Intel needs to remember that stopping their contributions to x86-64 efficiency and performance in Linux will just leave more room for ARM to make headway in penetrating the DC/HPC/retail markets. They have very little ARM presence as a portion of revenues, so they aren't going to benefit from that shift in any way. At least AMD seems to be hedging or at least expanding in that direction with Soundwave...

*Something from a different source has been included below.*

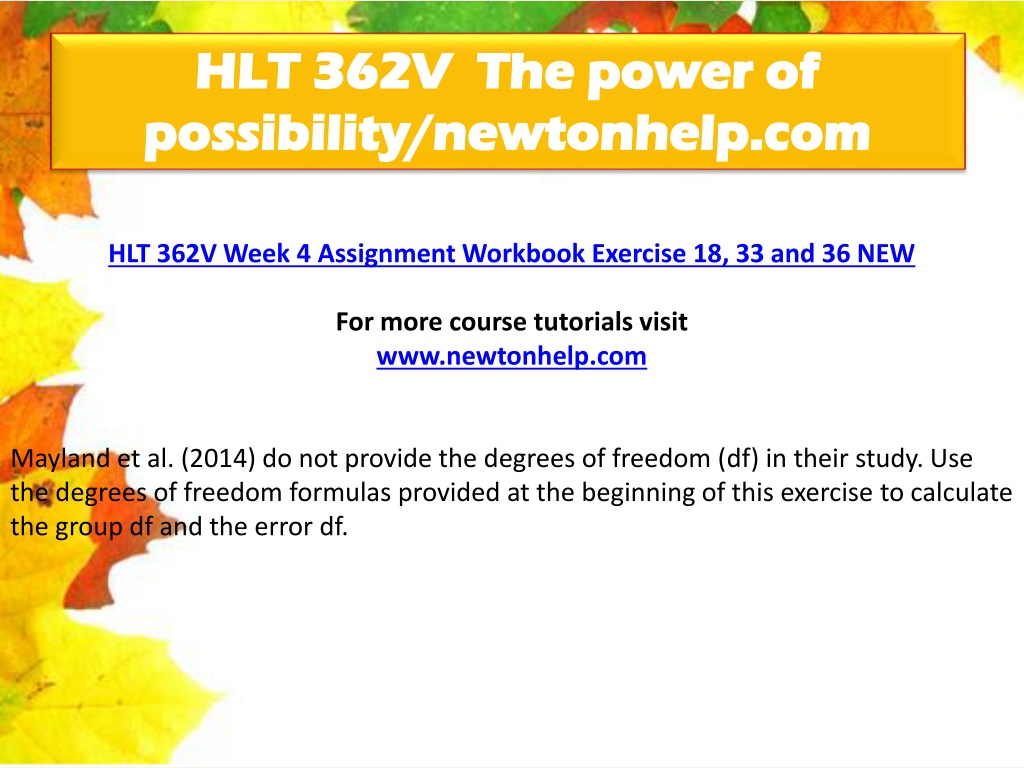 HLT 362V The power of possibility/newtonhelp.com

HLT 362V Week 4 Assignment Workbook Exercise 18, 33 and 36 NEW

For more course tutorials visit
www.newtonhelp.com

Mayland et al. (2014) do not provide the degrees of freedom (df) in their study. Use the degrees of freedom formulas provided at the beginning of this exercise to calculate the group df and the error df.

Exactly. The war is (Intel+AMD) vs ARM. What helps AMD helps Intel and vise versa. Far too many people here falsely think the war is Intel vs AMD.
 
Exactly. The war is (Intel+AMD) vs ARM. What helps AMD helps Intel and vise versa. Far too many people here falsely think the war is Intel vs AMD.
Intel's issue is a case of being extremely short sighted with respect to short term gains to enhance shareholder value. I get that they have gutted their OSS team, but they can't just focus on base compatibility and any fixes that enhance Intel products more than AMD products. Once x86 sheds a customer to ARM, that customer is likely gone for good as they will have had to make their platforms fully portable to complete such a migration, and with that level of portability, they are VERY unlikely to ever walk back into a walled garden like x86 again.
 
Intel's issue is a case of being extremely short sighted with respect to short term gains to enhance shareholder value. I get that they have gutted their OSS team, but they can't just focus on base compatibility and any fixes that enhance Intel products more than AMD products. Once x86 sheds a customer to ARM, that customer is likely gone for good as they will have had to make their platforms fully portable to complete such a migration, and with that level of portability, they are VERY unlikely to ever walk back into a walled garden like x86 again.
When has Intel been not Short sided in last 2 decades it has f*****d up again and again and i don't like this aspect of LBT Intel's OSS contribution has generated many good stuff over the years.
 

This is something I have been speculating for some time. Intel's new architecture seems to be choked by latency. When you free up the latency, it becomes less efficient; however, you gain a good bit of performance.
On a geo mean basis the performance went up by 17% with the Latency Optimized Mode to make for a net win in performance and power efficiency.
At lower clocks (which would be the norm in high count core implementations), 18A + lower latency may prove to be a potent combination for Intel's next gen NVL class.